In our study, no association was found between memory complaints and incident Alzheimer’s disease in subjects with borderline and impaired baseline cognition, although a higher risk for Alzheimer’s disease in these subjects was expected because of their cognitive status. The absence of an association could be explained by the high percentage of deaths and loss to follow-up in this group (60.9% in the group with borderline and impaired cognition and 39.5% in the group with normal cognition). As a result, it might have been more difficult to find an association between memory complaints and incident Alzheimer’s disease. This bias may have resulted in an underestimation of the association between memory complaints and incident Alzheimer’s disease in the group with borderline and impaired baseline cognition. In addition, there might have been insufficient statistical power to find an association because this group was relatively small to begin with, compared to the group with normal baseline cognition.
Thus, while in the study by Schofield et al. the relatively short follow-up may have made it less likely to find an association between memory complaints and dementia in subjects with normal cognition, in our study the high proportion of subjects with borderline and impaired cognition who were lost to follow-up may have made it less likely to find an association between memory complaints and Alzheimer’s disease in these subjects. The results of both studies taken together suggest that given sufficient follow-up duration and sufficient follow-up data for all levels of cognition, memory complaints may predict cognitive decline and Alzheimer’s disease in elderly people with and without impaired cognition.
The subjects with normal baseline cognition who expressed memory complaints and developed Alzheimer’s disease in this study might represent a subgroup of persons who are at high risk of developing Alzheimer’s disease.
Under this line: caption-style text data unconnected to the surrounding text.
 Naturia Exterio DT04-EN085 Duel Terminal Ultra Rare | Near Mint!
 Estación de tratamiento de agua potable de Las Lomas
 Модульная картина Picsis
During a relatively short period of time, they declined from apparently normal cognition to dementia. It is possible that these people correctly perceived a deterioration in their memory or cognitive functioning that could not yet be validated by objective test performance. The Mini-Mental State that was used at baseline may not have been sensitive enough to detect this cognitive decline.
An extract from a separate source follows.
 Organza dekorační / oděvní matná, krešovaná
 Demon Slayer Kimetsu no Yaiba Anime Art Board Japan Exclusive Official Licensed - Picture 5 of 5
In summary, on the basis of data from this large population-based cohort study with an average follow-up period of 3.2 years, it was found that memory complaints were associated with an almost threefold increase in the risk of developing Alzheimer’s disease in elderly individuals with normal baseline cognition. This association could not be attributed to depression. The findings suggest that elderly people may be aware of a decline in cognitive functioning at a time when mental status tests are still unable to detect a decline from premorbid functioning.